WORK TO BE COMPLETED – Take each line of the entries below that contains "volunteer" and copy it.

DATA SUPPLIED –
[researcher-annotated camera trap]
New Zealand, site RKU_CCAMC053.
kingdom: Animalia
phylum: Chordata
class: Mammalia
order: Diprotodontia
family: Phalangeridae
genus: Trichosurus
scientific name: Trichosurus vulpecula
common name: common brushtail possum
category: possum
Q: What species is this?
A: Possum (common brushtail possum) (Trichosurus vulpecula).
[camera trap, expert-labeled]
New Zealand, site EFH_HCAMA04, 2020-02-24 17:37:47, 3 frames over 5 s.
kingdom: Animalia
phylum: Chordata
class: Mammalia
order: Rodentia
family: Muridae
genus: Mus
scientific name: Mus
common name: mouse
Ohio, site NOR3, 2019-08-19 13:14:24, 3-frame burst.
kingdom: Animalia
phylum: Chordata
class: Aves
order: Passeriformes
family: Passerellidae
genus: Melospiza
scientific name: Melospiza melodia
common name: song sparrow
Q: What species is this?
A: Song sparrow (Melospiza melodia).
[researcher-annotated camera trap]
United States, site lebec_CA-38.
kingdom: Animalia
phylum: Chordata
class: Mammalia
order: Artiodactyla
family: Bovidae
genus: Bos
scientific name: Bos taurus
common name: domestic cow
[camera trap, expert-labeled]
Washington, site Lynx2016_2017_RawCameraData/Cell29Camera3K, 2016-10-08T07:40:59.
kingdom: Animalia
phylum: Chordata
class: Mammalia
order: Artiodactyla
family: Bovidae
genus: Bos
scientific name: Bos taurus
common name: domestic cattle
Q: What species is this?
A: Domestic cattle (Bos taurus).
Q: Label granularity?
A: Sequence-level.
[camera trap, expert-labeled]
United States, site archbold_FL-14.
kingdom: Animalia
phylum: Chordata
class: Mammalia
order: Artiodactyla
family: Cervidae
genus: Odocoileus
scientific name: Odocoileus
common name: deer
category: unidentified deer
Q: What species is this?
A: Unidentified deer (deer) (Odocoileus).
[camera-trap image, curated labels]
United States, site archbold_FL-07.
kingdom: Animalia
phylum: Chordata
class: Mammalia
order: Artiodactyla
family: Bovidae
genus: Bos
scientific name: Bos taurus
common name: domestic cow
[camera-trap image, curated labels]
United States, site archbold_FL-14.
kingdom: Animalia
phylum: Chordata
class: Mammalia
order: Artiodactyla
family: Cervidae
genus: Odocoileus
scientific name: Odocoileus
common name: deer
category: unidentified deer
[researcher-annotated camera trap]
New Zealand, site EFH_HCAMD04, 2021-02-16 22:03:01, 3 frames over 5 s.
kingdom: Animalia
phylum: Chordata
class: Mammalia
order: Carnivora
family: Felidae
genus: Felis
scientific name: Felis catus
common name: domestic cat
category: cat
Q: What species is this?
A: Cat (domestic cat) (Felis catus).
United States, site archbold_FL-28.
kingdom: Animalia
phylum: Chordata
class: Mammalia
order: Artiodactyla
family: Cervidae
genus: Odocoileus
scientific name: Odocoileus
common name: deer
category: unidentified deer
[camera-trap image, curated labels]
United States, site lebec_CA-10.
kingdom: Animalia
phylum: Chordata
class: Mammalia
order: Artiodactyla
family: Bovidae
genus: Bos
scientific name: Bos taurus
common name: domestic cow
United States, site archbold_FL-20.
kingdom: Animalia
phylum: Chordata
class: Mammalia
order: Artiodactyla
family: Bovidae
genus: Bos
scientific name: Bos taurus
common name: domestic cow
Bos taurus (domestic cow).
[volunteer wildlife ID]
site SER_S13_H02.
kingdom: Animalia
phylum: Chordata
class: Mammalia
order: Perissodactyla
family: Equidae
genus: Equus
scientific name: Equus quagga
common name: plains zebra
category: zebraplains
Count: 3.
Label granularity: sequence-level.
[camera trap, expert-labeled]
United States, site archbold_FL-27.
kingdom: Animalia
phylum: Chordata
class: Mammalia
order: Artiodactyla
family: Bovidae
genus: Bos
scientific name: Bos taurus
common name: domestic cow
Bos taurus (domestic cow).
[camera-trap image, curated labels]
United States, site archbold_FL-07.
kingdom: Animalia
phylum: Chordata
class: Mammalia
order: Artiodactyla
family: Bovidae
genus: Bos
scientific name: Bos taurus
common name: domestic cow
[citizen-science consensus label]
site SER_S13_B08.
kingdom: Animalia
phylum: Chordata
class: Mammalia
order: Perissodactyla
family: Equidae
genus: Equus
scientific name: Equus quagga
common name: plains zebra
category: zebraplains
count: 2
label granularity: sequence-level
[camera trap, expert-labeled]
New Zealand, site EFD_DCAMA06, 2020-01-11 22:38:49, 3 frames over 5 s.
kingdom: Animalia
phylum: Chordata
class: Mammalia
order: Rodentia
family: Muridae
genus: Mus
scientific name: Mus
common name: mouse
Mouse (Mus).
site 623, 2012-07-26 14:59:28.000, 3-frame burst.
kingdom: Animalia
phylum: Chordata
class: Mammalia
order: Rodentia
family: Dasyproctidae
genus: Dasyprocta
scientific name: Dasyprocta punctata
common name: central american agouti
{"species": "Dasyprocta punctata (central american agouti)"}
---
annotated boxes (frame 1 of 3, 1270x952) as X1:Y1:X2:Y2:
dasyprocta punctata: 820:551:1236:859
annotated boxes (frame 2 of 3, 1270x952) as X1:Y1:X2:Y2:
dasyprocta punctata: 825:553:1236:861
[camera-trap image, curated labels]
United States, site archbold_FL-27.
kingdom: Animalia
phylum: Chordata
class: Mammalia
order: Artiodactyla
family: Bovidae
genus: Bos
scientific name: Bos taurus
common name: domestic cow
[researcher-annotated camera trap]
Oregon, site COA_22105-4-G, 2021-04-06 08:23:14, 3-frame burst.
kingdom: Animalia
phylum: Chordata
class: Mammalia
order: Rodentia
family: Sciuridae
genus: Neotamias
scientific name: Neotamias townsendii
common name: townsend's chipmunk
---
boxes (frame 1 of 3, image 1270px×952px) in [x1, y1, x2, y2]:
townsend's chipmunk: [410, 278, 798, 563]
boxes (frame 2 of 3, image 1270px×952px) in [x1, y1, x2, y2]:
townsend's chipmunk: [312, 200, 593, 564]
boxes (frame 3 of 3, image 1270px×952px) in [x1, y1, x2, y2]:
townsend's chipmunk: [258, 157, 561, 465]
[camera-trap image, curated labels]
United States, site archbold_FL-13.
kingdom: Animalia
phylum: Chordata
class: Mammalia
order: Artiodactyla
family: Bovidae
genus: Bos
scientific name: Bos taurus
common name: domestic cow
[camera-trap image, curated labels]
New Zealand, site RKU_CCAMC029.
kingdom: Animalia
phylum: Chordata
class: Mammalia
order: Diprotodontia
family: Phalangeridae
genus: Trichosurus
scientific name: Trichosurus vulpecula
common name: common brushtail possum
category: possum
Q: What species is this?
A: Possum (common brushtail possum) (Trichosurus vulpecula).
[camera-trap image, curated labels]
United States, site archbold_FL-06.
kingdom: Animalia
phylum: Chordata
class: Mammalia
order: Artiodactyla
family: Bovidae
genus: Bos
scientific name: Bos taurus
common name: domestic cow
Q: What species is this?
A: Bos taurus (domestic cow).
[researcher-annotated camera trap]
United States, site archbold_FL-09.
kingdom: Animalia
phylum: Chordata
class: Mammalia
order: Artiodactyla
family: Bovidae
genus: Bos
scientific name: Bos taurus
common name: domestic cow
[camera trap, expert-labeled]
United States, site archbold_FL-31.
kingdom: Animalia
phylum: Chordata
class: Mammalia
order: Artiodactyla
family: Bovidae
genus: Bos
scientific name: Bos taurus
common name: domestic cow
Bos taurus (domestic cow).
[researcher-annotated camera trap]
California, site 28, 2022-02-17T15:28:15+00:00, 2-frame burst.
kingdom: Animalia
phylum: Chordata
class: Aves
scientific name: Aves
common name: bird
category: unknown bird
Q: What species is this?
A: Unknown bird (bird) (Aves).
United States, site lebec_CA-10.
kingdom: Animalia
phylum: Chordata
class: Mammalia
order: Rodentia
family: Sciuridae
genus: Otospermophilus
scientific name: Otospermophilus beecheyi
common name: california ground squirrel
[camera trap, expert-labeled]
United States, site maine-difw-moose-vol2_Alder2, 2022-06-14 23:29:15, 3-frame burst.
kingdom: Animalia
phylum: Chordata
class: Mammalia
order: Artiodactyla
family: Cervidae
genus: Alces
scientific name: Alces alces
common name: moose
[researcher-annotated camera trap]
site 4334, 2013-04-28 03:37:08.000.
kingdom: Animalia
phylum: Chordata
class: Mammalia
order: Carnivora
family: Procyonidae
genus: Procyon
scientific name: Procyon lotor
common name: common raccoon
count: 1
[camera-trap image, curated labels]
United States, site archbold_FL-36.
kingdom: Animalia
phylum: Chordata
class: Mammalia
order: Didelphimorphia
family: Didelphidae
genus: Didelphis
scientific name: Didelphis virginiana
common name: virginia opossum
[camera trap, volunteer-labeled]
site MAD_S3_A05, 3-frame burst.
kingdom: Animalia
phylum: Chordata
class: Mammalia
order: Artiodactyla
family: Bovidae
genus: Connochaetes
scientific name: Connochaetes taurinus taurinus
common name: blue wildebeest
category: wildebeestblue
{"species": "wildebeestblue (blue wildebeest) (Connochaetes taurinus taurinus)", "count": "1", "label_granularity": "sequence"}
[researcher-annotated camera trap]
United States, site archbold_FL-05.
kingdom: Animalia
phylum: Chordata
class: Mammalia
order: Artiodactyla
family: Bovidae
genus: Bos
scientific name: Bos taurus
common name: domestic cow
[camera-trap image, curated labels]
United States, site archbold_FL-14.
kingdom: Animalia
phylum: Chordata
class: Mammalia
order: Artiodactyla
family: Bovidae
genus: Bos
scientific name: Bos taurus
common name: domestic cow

RESPONSE TO THE EXERCISE –
[volunteer wildlife ID]
[camera trap, volunteer-labeled]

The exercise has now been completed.